SCOTTISH Borders Council has started to push ahead with preliminary survey works at the new Galashiels Community Campus site just a week after planning approval was agreed – and while it still awaits the outcome of a legal challenge.

On Monday officers moved onto the site, which controversially incorporates part of the town’s Scott Park, to launch a programme of further surveys in preparation for construction to start on the replacement of Galashiels Academy.

A spokesperson for Scottish Borders Council said: “Starting on Monday (September 12), two days of topsoil sampling will be carried out within the grounds of Galashiels Academy and neighbouring Scott Park.

“Further preparation works are also scheduled for this summer, including localised trial pits and excavations to identify a series of unknown utility services within the vicinity of the existing Academy.”

It was last Monday, September 5, that members of the council’s Planning and Building Standards Committee unanimously endorsed the two-storey school which is to incorporate improved sports facilities and a brand new swimming pool.

But the plan has angered some who oppose the loss of “treasured green space” in Scott Park.
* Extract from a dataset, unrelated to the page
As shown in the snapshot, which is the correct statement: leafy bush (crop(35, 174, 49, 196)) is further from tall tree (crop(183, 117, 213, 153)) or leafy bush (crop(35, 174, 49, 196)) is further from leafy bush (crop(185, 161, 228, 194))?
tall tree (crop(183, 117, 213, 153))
That opposition led to the formation of the Friends of Scott Park group.

The council has counter-argued that the plan would ultimately open up more parkland for use.

The aim is for construction on the school to start in the summer of 2023 with completion in 2025, at which point the existing Galashiels Academy will be demolished.

However, that time-scale is open to challenge after the Friends of Scott Park group asked Scottish Government to call in the plans, a decision on which is awaited.

That move has alarmed Scottish Borders Council leader, Galashiels councillor Euan Jardine, who fears the project could be delayed by more than a year by the opposition, with the condition of the current school rated as “poor” in a recent study.